● **List of tasks**
A: In the passage about García Márquez and the craft of writing, who did he say taught him "the profession"?
B: Continue the passage about García Márquez and the craft of writing from where it stops.

● **Study text**
The revered author of 100 Years of Solitude was simply speaking to the fact that the job of the wordsmith is no different from the job of the blacksmith. The only difference is the tools. The objective, the beauty of the final product, is essentially the same.

García Márquez, who today is considered one of the masters of literature across the world, was simply referring to a truth that other writers he admired and respected knew all along.

Ernest Hemingway, for example, taught him “the profession,” he said, not so much the inspiration or the style, which he said he picked up more often from Faulkner, or Kafka.

Hemingway, he used to say, taught him the tools of the trade because of his practical American writer approach.

García Márquez even confessed that he was a bad writer; he wasn’t the genius people thought he was, he added, but a handicapped one who through sheer will and everyday practice straightened out his arm and improved his capacity to write.

● **Information supplied**
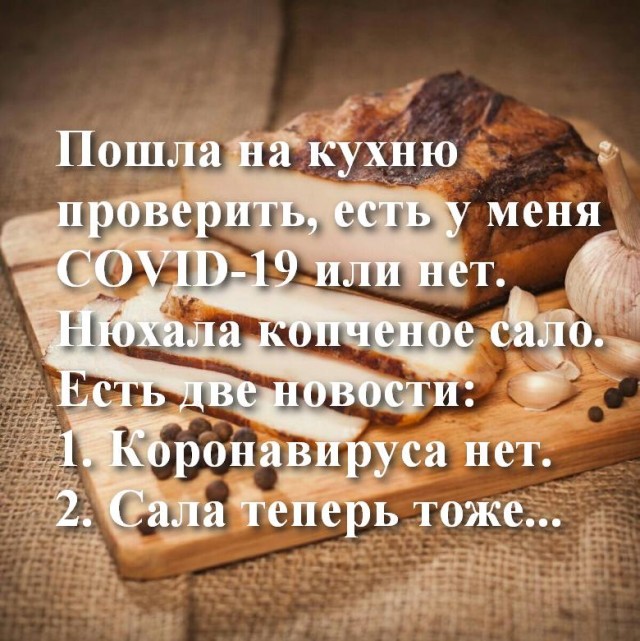 Мои умные и не очень мысли о вакцинации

● **Written answers**
A: Ernest Hemingway.

B:
In an essay that he wrote in Argentina, he further confessed that he was simply a rough “costeño” (“corroncho,” in Colombian Spanish), who humbled himself to improve on his innate handicap.

It was only through this attitude that García Márquez, simply a journalist from the Colombian coast, became the celebrity journalist of “El Espectador” that went on to challenge through his writing the untouchable military junta then in power in Colombia.

He wrote Relato de un Náufrago, one of his best known books, initially as a series of articles in “El Espectador” that almost brought down a national government in Bogotá. His writing had become that powerful.

It would be another 15-30 years of practice that finally gave him finally the abilities to create that masterpiece entitled 100 Years of Solitude that made him famous all over the world.

He wasn’t Hemingway, but García Márquez is no doubt one of these rare ones who has left us with the well-known secrets of the trade.